En la resolución se habla de “promover el conocimiento y la reflexión en torno a la realidad andaluza […] y profundizar en el conocimiento de los principios cívicos y democráticos”. ¿Qué reflexión puede realizar un niño de 7 años? No realizarán ningún tipo de reflexión, sino que aceptarán esas ideas de una Andalucía milenaria sin cuestionárselas. ¿Qué tiene de democrático meterle una idea en la cabeza a alguien que no tiene uso de razón? El único objetivo de esta campaña andalucista de la Junta es conseguir que, cuando los niños crezcan, crean en esa nación andaluza, nación que no vemos por ninguna parte.

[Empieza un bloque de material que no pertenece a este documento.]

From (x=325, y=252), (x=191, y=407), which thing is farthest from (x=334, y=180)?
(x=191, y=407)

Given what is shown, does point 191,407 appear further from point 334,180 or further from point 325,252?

La Junta también obliga a que se realicen actividades “sobre la cultura, la historia, la geografía, tradiciones y símbolos que caracterizan a nuestra Comunidad Autónoma”. Pero no, no les dirán la verdad sobre Blas Infante ni sobre el rechazo de Andalucía Oriental a pertenecer a Andalucía durante la II República. Ni siquiera les explicarán qué razones hubo para meter a Almería en Andalucía, saltándose los resultados del referéndum que precisamente celebran el 28 de febrero, o sobre aquel polémico recuento de votos en Jaén.
Como viene ocurriendo desde hace más de 30 años, a nuestros niños se les volverá a hablar de la idealizada Andalucía. De nuevo estudiarán una bandera que no les representa y cantarán un himno que ni siquiera saben lo que significa. Y, de nuevo, delante de nuestras propias narices.